# Chicken feed



## crackedegg (Apr 2, 2013)

I have had my chicks for 7 weeks and was wondering when I could switch from chick food to chicken food? Does anyone have any suggestions about what type? I am raising them for laying..


----------



## OliviaE (Feb 16, 2013)

Well on your currant feed it should have a some kind of chart


----------



## Apyl (Jun 20, 2012)

I feed flock raiser for all ages until they lay eggs then i give them layer feed.


----------



## Pathfindersfarm (Sep 6, 2012)

What breed are they? Likely you could switch them over to layer feed around 8 weeks or so.


----------



## Alyssa (Mar 28, 2013)

I recently found a non-GMO chicker starter and so far, Trill has loved it, and I feel better knowing it's GMO free.


----------



## Pathfindersfarm (Sep 6, 2012)

Alyssa said:


> I recently found a non-GMO chicker starter and so far, Trill has loved it, and I feel better knowing it's GMO free.

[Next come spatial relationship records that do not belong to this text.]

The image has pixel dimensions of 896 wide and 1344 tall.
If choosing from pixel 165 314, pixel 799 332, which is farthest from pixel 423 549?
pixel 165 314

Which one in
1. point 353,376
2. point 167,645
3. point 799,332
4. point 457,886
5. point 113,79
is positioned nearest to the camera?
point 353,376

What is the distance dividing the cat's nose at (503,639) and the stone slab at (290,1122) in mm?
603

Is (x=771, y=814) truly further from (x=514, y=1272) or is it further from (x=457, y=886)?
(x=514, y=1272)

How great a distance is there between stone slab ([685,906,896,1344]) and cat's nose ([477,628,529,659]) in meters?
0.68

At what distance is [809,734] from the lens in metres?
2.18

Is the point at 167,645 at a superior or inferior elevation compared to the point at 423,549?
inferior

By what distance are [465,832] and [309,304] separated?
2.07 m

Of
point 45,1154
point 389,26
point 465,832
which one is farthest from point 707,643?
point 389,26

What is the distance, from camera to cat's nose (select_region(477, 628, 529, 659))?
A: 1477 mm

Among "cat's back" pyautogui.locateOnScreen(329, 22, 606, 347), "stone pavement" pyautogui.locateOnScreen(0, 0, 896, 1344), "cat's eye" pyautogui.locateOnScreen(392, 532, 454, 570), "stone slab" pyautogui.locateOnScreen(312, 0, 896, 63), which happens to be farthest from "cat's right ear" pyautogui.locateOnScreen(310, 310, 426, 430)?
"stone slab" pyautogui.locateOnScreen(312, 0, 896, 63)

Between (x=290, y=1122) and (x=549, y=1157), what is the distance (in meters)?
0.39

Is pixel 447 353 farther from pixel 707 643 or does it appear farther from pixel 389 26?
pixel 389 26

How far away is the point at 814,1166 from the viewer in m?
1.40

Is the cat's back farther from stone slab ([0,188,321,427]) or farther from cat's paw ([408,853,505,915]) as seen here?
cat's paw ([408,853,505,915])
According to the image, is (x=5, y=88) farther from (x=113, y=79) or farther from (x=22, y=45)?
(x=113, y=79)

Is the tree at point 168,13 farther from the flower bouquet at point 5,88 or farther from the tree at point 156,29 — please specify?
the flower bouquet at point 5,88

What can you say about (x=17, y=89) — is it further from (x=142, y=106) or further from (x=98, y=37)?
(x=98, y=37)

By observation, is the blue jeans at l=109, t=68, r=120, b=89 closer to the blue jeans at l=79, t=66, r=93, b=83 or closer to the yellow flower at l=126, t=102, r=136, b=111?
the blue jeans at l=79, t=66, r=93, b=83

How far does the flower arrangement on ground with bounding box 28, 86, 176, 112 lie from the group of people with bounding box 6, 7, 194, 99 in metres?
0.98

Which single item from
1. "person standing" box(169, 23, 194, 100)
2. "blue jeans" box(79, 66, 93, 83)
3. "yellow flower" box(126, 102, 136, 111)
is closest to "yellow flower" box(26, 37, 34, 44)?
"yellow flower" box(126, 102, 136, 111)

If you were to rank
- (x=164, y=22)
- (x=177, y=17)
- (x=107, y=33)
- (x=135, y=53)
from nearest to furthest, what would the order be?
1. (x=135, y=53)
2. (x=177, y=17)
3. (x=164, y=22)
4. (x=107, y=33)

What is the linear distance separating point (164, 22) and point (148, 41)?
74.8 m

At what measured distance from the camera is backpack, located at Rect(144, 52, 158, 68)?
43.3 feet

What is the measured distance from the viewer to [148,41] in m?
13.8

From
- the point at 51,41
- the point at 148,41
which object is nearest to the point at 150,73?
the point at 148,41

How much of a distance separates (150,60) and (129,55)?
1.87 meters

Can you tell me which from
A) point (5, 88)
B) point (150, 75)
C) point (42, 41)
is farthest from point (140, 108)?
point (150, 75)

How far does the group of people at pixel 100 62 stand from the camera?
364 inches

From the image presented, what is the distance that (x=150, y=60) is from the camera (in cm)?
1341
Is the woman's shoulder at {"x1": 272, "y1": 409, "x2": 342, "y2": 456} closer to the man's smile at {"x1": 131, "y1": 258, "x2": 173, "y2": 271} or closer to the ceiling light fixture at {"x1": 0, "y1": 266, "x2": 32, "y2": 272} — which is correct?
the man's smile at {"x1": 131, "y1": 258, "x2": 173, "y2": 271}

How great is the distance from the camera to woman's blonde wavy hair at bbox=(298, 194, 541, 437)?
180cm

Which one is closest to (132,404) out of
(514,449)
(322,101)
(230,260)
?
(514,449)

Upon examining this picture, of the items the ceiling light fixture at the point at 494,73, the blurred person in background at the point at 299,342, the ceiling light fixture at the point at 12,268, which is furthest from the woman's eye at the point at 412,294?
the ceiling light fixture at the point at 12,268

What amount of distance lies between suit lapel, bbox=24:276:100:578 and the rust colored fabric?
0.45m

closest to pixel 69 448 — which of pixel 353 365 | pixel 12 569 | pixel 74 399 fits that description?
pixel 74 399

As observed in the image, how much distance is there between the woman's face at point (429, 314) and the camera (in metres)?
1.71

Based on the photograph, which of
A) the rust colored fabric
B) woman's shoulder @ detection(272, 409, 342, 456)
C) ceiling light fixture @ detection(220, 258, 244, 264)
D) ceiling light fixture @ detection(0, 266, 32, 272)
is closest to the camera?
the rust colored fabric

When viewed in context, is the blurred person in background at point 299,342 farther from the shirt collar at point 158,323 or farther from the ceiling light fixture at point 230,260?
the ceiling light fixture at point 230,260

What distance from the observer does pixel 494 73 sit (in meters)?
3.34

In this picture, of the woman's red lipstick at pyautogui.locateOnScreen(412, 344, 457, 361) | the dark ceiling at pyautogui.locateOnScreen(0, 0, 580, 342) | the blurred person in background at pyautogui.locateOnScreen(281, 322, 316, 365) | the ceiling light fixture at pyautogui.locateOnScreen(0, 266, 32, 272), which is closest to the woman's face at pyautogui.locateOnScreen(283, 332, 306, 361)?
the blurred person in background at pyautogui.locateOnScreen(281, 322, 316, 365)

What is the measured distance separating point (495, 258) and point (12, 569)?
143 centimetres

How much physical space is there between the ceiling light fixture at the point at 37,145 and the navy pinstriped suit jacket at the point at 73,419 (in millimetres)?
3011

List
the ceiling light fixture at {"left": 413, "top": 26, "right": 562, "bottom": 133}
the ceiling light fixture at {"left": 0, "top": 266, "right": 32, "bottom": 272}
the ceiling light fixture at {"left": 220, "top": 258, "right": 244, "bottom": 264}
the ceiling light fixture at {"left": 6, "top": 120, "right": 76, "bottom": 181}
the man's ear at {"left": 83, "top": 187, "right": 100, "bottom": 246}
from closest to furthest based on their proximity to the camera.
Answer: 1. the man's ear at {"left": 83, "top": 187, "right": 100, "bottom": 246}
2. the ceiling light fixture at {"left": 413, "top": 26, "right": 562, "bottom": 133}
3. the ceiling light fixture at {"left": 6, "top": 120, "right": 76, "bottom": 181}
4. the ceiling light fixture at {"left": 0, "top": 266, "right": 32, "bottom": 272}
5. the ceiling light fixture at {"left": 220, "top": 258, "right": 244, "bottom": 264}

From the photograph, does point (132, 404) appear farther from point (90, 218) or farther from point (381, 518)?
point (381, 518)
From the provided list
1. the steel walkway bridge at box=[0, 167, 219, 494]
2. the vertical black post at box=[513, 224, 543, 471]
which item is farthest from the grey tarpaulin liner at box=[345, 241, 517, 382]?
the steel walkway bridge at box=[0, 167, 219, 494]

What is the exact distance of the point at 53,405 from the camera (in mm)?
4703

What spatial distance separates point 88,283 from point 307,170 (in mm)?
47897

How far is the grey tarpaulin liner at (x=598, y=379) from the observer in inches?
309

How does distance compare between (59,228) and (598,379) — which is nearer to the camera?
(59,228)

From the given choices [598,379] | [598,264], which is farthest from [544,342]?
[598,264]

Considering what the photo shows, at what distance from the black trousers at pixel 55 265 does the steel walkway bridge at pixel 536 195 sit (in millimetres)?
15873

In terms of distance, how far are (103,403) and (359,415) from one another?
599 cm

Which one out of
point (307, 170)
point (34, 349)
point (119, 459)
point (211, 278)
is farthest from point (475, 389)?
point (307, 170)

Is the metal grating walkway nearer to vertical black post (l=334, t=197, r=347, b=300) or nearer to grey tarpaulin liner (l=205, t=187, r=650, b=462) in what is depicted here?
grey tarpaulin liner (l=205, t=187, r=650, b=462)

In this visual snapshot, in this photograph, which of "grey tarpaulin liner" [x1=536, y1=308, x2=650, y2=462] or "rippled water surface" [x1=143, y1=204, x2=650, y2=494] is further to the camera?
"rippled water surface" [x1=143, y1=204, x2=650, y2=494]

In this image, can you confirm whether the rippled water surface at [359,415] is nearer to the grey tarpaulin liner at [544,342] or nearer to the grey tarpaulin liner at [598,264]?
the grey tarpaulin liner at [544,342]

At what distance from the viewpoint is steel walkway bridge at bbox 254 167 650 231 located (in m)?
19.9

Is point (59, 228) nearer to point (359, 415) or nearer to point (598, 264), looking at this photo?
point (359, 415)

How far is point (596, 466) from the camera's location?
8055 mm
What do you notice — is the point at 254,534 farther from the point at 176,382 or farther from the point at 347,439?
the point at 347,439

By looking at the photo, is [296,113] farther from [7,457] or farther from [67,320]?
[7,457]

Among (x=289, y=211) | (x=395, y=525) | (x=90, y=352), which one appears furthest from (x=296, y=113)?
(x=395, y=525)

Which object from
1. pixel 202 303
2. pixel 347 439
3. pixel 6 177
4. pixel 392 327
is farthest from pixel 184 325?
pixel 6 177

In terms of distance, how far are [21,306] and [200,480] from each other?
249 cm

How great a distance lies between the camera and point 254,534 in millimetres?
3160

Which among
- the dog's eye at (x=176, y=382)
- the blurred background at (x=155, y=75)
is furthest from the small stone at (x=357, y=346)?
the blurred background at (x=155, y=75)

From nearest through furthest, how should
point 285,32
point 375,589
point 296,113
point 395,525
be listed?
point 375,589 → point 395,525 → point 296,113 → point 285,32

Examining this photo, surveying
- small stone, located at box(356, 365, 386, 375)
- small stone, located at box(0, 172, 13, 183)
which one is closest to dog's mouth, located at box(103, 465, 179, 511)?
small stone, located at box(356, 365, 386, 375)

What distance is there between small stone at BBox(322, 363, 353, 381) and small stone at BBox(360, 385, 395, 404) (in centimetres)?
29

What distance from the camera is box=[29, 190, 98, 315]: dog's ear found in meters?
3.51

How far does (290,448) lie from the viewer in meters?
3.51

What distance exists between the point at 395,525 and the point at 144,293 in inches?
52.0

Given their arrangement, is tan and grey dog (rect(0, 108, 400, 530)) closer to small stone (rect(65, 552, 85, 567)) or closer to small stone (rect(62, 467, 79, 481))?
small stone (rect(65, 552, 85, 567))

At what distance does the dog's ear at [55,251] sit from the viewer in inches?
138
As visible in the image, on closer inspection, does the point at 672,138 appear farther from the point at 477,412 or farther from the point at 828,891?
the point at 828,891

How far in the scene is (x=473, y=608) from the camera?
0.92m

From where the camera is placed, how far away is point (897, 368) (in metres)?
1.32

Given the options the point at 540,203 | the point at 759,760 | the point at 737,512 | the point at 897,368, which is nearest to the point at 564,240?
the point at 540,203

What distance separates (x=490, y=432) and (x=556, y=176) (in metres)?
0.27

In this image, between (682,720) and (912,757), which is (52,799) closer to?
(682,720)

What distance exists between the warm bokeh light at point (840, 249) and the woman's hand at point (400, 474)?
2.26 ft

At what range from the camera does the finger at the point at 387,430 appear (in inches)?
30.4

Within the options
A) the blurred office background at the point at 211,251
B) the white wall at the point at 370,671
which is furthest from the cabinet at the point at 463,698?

That's cool! How much is that for a 50 pound bag? Feed around here is ridiculously expensive (we're in northern KY), at almost $20 a bag.


----------



## Alyssa (Mar 28, 2013)

You know, I have no clue. I think it was like around 20 bucks ... but I was buying a buttload of supplies.


----------



## Pathfindersfarm (Sep 6, 2012)

That's excellent! I have found organic feed costs to be priced 'way beyond my budget. I'd love to do it, but it's just much too high. But if non-GMO is the same as regular, I would definitely go with it if I could find it.


----------